Stage: Query Execution Time Prediction in Amazon Redshift

Query performance (e.g., execution time) prediction is a critical component of modern DBMSes. As a pioneering cloud data warehouse, Amazon Redshift relies on an accurate execution time prediction for many downstream tasks, ranging from high-level optimizations, such as automatically creating materialized views, to low-level tasks on the critical path of query execution, such as admission, scheduling, and execution resource control. Unfortunately, many existing execution time prediction techniques, including those used in Redshift, suffer from cold start issues, inaccurate estimation, and are not robust against workload/data changes. In this paper, we propose a novel hierarchical execution time predictor: the Stage predictor. The Stage predictor is designed to leverage the unique characteristics and challenges faced by Redshift. The Stage predictor consists of three model states: an execution time cache, a lightweight local model optimized for a specific DB instance with uncertainty measurement, and a complex global model that is transferable across all instances in Redshift. We design a systematic approach to use these models that best leverages optimality (cache), instance-optimization (local model), and transferable knowledge about Redshift (global model). Experimentally, we show that the Stage predictor makes more accurate and robust predictions while maintaining a practical inference latency and memory overhead. Overall, the Stage predictor can improve the average query execution latency by $20\%$ on these instances compared to the prior query performance predictor in Redshift.
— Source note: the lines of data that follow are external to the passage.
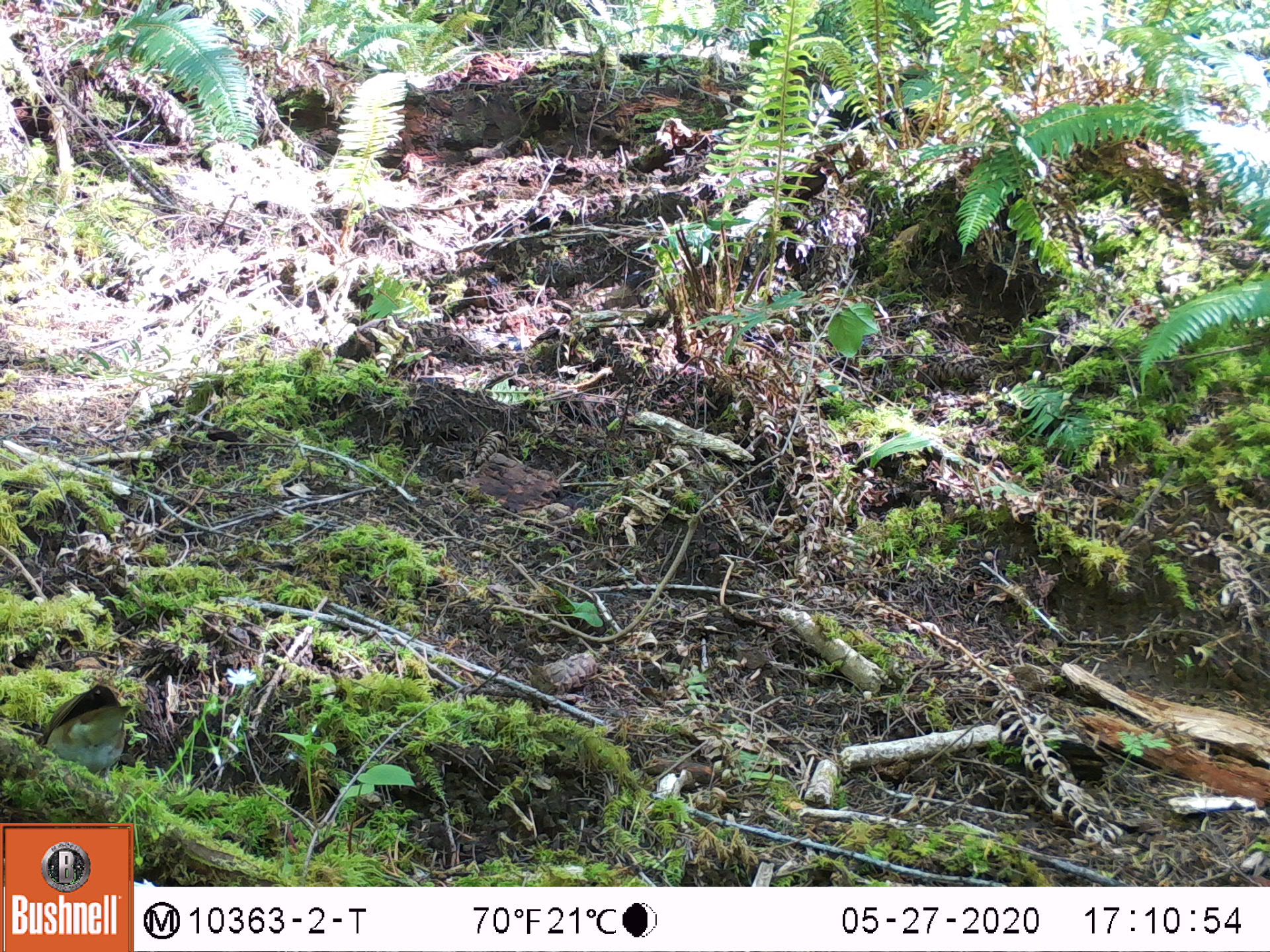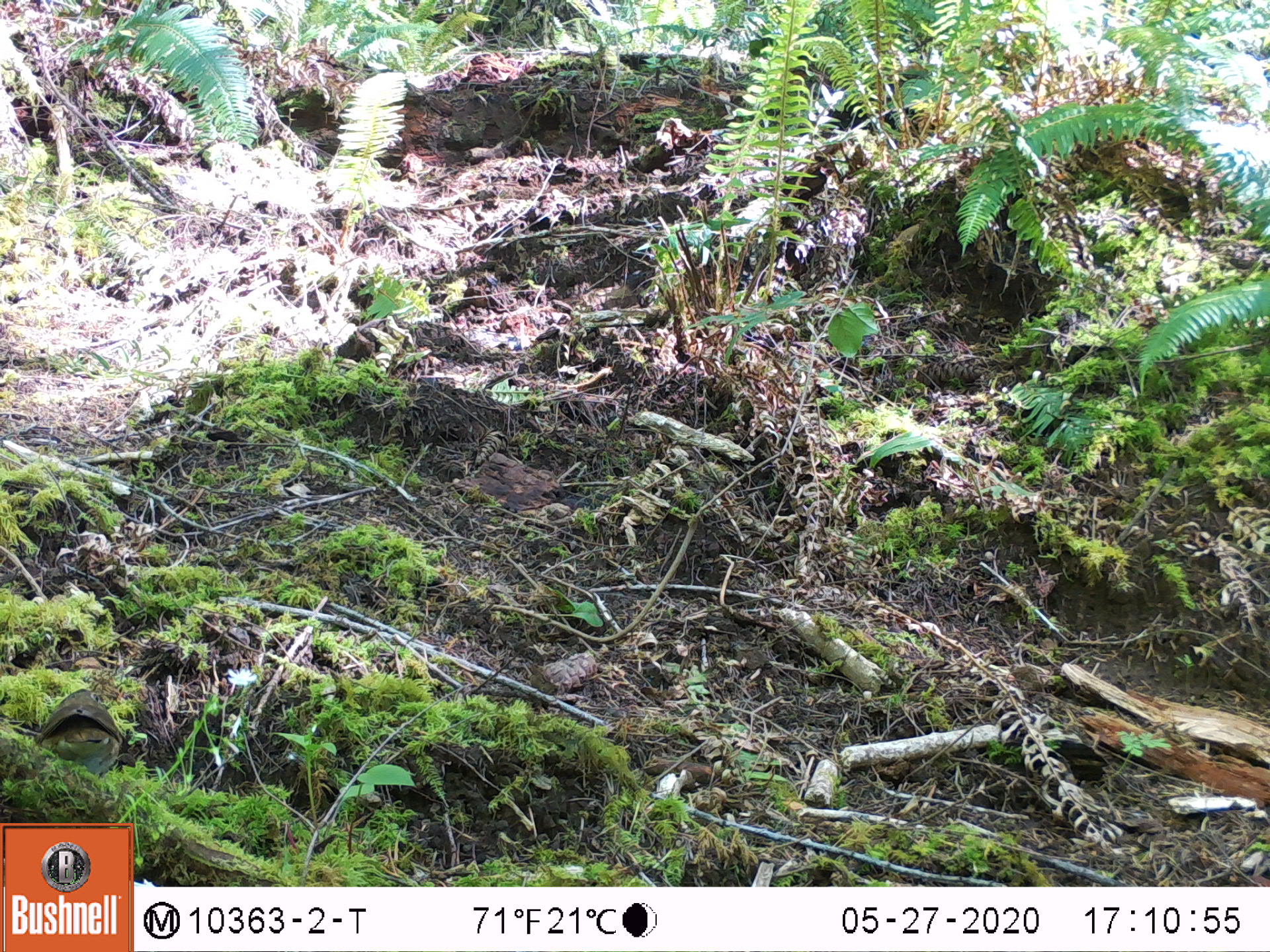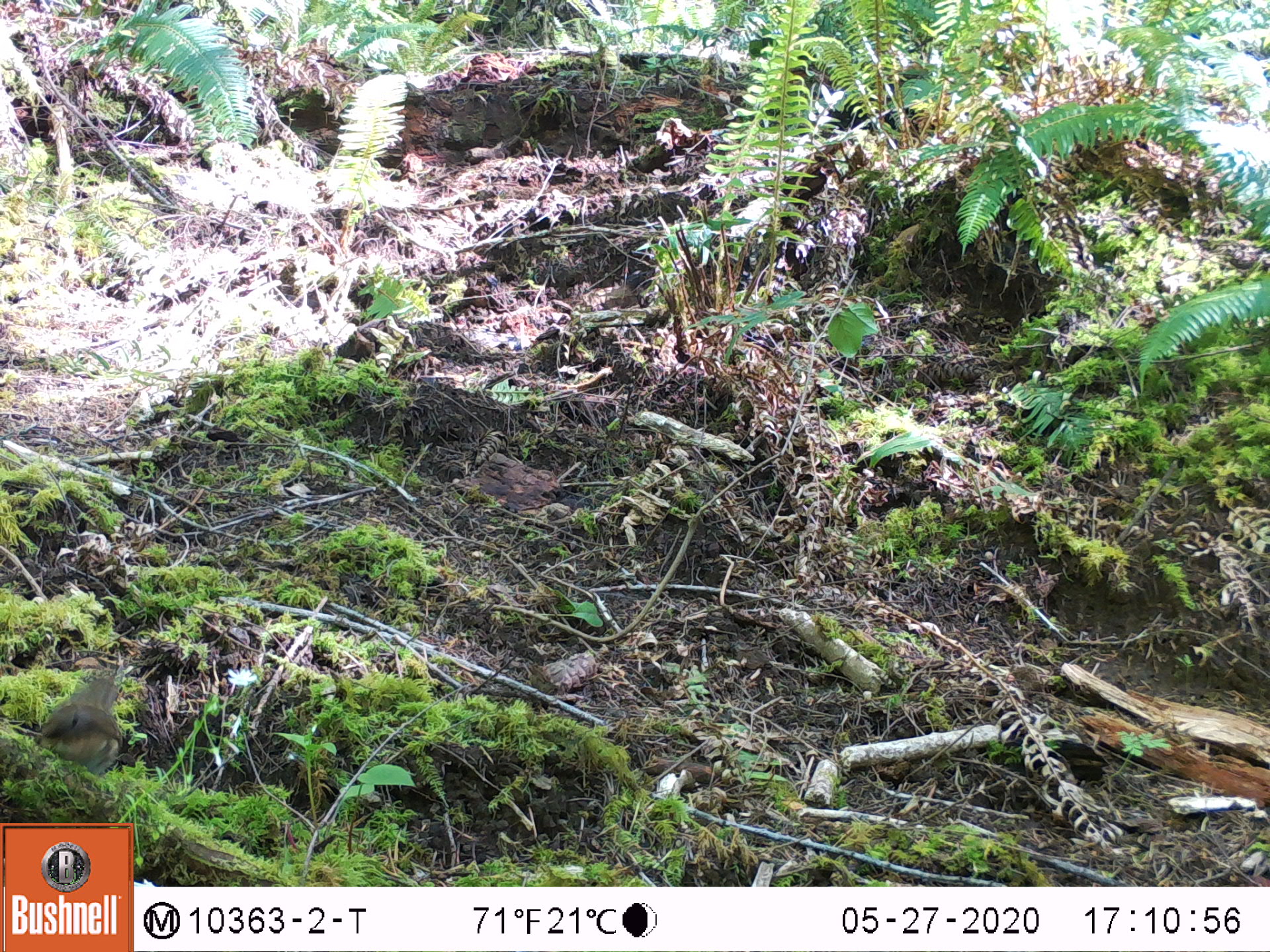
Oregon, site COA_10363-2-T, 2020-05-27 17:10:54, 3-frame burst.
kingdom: Animalia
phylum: Chordata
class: Aves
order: Passeriformes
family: Turdidae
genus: Catharus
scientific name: Catharus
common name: brown thrushes and nightingale-thrushes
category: catharus species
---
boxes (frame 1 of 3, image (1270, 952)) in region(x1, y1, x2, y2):
catharus species: region(41, 680, 135, 779)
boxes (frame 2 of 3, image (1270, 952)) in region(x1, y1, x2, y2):
catharus species: region(31, 690, 127, 777)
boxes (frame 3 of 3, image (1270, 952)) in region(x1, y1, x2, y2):
catharus species: region(31, 679, 128, 771)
翻译：查询性能（如执行时间）预测是现代数据库管理系统（DBMS）的关键组成部分。作为领先的云数据仓库，Amazon Redshift 依赖准确的执行时间预测来完成下游任务，范围从高级优化（如自动创建物化视图）到查询执行关键路径上的低级任务（如准入、调度和执行资源控制）。遗憾的是，许多现有的执行时间预测技术（包括 Redshift 中使用的技术）存在冷启动问题、估计不准确，且对工作负载/数据变化的鲁棒性不足。在本文中，我们提出了一种新颖的分层执行时间预测器：Stage 预测器。Stage 预测器旨在利用 Redshift 面临的独特特征和挑战。它由三种模型状态组成：执行时间缓存、针对特定数据库实例优化且带有不确定性测量的轻量级局部模型，以及可在 Redshift 所有实例间迁移的复杂全局模型。我们设计了一种系统方法，以最佳方式利用这些模型，充分发挥最优性（缓存）、实例优化（局部模型）和可迁移的 Redshift 知识（全局模型）。实验表明，与 Redshift 中先前的查询性能预测器相比，Stage 预测器在保持实用推理延迟和内存开销的同时，能做出更准确、更鲁棒的预测。总体而言，Stage 预测器可使这些实例上的平均查询执行延迟降低 $20\%$。